Exercise passage
_ _ _ _ _ _ _

Retirement accounts can still work to take a big bite out of your tax bill

February 16, 1992|By Gary Klott | Gary Klott,Contributing Writer

One of the most lucrative ways still left to cut 1991 income tax bills is to contribute to a tax-deductible retirement account.

Recent changes in the tax law have made the benefits of doing so even greater this tax season.

Although Individual Retirement Account deductions were curtailed several years ago for many middle- and upper-income taxpayers, the vast majority of American workers are still eligible for at least a partial IRA deduction. And anyone with self-employment income, including employees with sideline businesses, can earn sizable deductions by contributing to Keoghs or Simplified Employee Pension (SEP) plans.

IRA deductions range up to $2,000 for individuals, $2,250 for one-income couples and $4,000 for working couples. Plans for the self-employed offer deductions of up to 20 percent of self-employment earnings, up to a maximum $30,000.

Besides earning a large deduction, contributing to retirement accounts can also inflate some of your other deductions. The reason is that IRA, Keogh and SEP deductions reduce your adjusted gross income, which in turn can increase various tax benefits whose size is linked to adjusted gross income.

_ _ _ _ _ _ _

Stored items
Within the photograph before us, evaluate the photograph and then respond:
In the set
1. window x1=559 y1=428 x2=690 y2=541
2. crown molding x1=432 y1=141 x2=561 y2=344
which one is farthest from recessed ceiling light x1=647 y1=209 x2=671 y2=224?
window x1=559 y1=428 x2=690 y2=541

_ _ _ _ _ _ _

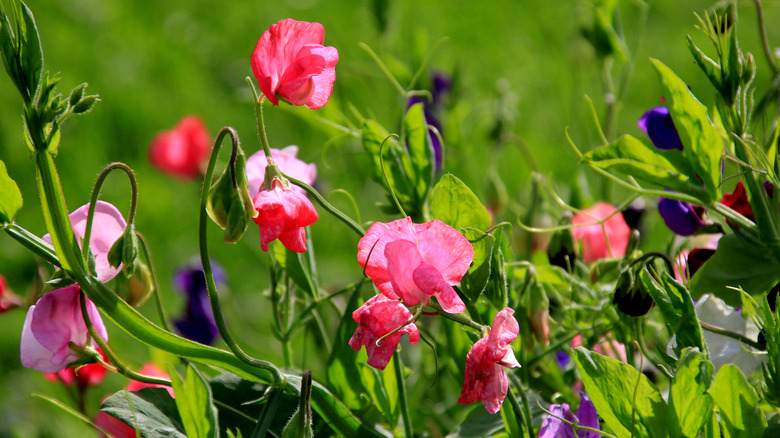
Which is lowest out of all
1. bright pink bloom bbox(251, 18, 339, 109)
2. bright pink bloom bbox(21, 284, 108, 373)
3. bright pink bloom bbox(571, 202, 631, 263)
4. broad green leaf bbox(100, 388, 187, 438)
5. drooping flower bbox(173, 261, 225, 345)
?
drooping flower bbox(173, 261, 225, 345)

_ _ _ _ _ _ _

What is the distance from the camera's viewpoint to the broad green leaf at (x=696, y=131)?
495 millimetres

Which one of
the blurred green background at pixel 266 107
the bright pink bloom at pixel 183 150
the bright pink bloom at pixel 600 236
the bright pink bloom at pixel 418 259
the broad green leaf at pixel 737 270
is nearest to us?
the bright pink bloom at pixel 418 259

_ _ _ _ _ _ _

What you have to do
Reproduce the entire article on using retirement accounts to cut taxes, without any changes.

Solution below
Retirement accounts can still work to take a big bite out of your tax bill

February 16, 1992|By Gary Klott | Gary Klott,Contributing Writer

One of the most lucrative ways still left to cut 1991 income tax bills is to contribute to a tax-deductible retirement account.

Recent changes in the tax law have made the benefits of doing so even greater this tax season.

Although Individual Retirement Account deductions were curtailed several years ago for many middle- and upper-income taxpayers, the vast majority of American workers are still eligible for at least a partial IRA deduction. And anyone with self-employment income, including employees with sideline businesses, can earn sizable deductions by contributing to Keoghs or Simplified Employee Pension (SEP) plans.

IRA deductions range up to $2,000 for individuals, $2,250 for one-income couples and $4,000 for working couples. Plans for the self-employed offer deductions of up to 20 percent of self-employment earnings, up to a maximum $30,000.

Besides earning a large deduction, contributing to retirement accounts can also inflate some of your other deductions. The reason is that IRA, Keogh and SEP deductions reduce your adjusted gross income, which in turn can increase various tax benefits whose size is linked to adjusted gross income.